2018 - LA PREMIERE FOIS

C'est en rentrant ce vendredi soir, sur les quais de Seine, dans la voiture de cette animatrice vedette de la station qui venait d'enregistrer l'émission qui serait diffusée le lendemain matin à 9h. C'était un rendez-vous attendu depuis 1983 et moi, là comme ça, je venais d'assister à une journée enchanteresse dans les coulisses, comme une VIP parce qu'elle m'avait invité à l'accompagner alors qu'on s'était très peu côtoyés nonobstant le fait qu'il s'agissait de ma cousine.

Ah oui, c'est amusant que le destin ait fait que deux de mes cousines furent des voix de radio connues et reconnues, qui aujourd'hiu n'exercent plus. L'une était sur RTL et chroniquait la vie judiciaire, l'autre avait cette voix suave qui électrisait la "Rue des entrepreneurs" le samedi matin sur France-Inter. Comme elle avait appris ma passion dévorante pour les chaînes de radio et de télévision, elle avait proposé que je l'accompagne au cours de la journée d'enregistrement de l'émission diffusée le lendemain matin. J'en avais profité pour assister au journal de 13 heures, pour me balader dans divers studios, croiser des visages et des voix connues, m'incruster dans les studios de France Info en effervescence, baguenauder où je voulais dans les couloirs de la Maison ronde ... bref, pour le jeune homme illuminé, c'était l'extase et, dans sa voiture, j'étais sonné de tout ce que j'avais pu voir et en même temps déjà nostalgique de ce que je ne verrai plus de sitôt.
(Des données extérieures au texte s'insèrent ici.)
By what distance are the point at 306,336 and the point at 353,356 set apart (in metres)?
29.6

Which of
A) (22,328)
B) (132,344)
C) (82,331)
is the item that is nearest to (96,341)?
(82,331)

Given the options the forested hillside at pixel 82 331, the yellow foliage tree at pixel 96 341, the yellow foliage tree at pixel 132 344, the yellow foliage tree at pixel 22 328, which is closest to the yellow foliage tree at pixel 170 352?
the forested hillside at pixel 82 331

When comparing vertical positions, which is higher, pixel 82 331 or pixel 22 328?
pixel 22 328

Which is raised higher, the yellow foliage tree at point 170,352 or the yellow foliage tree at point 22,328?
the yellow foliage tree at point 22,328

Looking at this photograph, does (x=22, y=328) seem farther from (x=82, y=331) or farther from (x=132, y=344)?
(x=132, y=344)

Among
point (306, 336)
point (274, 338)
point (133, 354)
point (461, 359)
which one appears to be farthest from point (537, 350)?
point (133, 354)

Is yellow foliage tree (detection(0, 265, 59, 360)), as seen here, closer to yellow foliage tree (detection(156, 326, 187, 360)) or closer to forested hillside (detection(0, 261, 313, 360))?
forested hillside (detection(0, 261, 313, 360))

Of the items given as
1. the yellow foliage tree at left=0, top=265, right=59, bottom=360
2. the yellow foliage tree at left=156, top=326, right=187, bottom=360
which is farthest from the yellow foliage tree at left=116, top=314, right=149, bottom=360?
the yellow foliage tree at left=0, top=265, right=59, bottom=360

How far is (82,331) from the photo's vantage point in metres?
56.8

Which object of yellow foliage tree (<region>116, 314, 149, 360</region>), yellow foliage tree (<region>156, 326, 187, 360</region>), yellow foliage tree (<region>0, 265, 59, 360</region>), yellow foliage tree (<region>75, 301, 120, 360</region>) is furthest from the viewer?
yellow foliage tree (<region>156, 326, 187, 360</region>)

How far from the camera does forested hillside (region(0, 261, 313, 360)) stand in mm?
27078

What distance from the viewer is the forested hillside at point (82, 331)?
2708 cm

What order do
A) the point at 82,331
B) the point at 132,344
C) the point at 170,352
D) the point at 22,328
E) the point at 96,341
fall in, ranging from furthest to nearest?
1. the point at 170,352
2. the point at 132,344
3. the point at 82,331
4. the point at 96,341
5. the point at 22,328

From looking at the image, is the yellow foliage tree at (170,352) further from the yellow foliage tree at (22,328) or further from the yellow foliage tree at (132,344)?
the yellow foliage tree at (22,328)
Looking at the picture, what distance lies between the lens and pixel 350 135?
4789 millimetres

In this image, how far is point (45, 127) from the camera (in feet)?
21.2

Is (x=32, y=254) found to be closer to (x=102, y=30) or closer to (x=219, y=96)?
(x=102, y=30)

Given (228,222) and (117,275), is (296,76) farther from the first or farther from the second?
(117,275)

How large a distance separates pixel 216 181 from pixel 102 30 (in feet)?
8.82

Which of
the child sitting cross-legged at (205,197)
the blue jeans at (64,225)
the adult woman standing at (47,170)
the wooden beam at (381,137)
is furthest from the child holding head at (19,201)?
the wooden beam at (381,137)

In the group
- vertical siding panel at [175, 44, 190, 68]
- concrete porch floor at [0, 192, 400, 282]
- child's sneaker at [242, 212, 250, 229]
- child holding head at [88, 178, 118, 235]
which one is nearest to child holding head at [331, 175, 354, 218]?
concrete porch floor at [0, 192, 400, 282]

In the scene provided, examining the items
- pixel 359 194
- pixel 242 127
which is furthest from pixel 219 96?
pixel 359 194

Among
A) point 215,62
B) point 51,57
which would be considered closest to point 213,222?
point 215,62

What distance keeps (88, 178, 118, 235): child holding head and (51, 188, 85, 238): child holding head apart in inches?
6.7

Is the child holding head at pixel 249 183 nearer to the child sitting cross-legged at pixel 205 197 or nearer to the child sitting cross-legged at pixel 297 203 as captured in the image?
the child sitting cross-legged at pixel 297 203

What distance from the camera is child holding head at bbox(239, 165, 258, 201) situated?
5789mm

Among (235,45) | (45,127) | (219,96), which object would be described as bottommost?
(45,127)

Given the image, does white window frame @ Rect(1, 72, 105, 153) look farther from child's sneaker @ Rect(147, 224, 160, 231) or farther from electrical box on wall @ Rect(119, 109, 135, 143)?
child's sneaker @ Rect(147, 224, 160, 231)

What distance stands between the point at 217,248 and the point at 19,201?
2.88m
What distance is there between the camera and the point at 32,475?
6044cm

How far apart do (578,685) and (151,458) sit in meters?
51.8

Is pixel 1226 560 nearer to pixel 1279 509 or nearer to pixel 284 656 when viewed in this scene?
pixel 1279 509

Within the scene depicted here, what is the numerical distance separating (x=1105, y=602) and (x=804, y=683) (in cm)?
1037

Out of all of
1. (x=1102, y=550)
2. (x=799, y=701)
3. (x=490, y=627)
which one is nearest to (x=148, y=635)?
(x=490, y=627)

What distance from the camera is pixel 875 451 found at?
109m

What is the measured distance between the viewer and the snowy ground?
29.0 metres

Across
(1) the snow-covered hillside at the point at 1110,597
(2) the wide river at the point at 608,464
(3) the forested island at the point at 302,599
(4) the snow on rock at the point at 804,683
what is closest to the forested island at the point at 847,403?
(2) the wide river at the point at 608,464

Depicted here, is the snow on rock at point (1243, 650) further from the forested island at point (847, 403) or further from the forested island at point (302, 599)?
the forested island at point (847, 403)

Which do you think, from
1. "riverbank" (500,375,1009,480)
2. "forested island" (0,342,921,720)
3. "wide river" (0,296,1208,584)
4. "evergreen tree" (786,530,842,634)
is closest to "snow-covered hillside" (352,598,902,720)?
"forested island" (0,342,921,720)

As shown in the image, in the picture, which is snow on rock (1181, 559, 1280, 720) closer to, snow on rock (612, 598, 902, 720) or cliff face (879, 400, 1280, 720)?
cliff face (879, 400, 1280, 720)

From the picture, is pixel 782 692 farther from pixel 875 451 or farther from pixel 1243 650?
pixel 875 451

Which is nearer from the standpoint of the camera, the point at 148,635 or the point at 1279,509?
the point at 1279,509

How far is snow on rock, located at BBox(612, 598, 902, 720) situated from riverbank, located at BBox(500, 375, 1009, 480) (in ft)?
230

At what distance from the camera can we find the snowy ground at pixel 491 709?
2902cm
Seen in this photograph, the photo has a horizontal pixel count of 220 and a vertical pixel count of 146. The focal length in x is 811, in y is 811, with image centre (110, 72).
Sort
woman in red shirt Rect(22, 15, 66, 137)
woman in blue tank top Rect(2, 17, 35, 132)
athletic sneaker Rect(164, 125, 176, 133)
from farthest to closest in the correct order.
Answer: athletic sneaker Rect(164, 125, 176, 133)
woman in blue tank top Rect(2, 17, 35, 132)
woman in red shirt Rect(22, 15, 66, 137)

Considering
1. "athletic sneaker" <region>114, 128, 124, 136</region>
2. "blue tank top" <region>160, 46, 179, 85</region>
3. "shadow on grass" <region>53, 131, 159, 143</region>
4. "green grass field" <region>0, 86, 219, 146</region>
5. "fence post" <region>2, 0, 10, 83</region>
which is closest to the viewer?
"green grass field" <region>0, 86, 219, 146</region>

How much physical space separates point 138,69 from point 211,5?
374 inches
M'ayant ramenée chez sa mère [ma tante], je l'ai abondamment remerciée parce qu'au fond de moi, j'avais déjà le sentiment que ma vie de coeur était dans ces travées, derrière ces micros, avec ce cocon artificiel mais dont l'aspect micro-société me plaisait tant. 

J'avais été intrigué de ces bandes que l'on transporte et qui donnent ce son net ... de ces coups de ciseaux que l'on donne et ces bouts de scotch qui raccommodent des bandes pour faire du montage ... j'avais été intrigué de tout ce que l'on se dit pendant que l'on diffuse un son [le réalisateur qui gueule, l'animateur qui demande si tout est prêt, ...] et du rendu que cela donne à l'antenne où rien n'est palpable. C'est, je crois, cette magie qui m'a ensorcelé ce jour là, cette conscience que c'est un métier de faire d'une atmosphère simple alliant confort d'écoute et précision du propos. Oui, ce soir là en rentrant, j'avais des étoiles plein les yeux et des oreilles inondées d'un miel qui ne m'a jamais quitté. Oui, ce soir là, je me suis dit que je serais dans mon élément derrière ou devant un micro.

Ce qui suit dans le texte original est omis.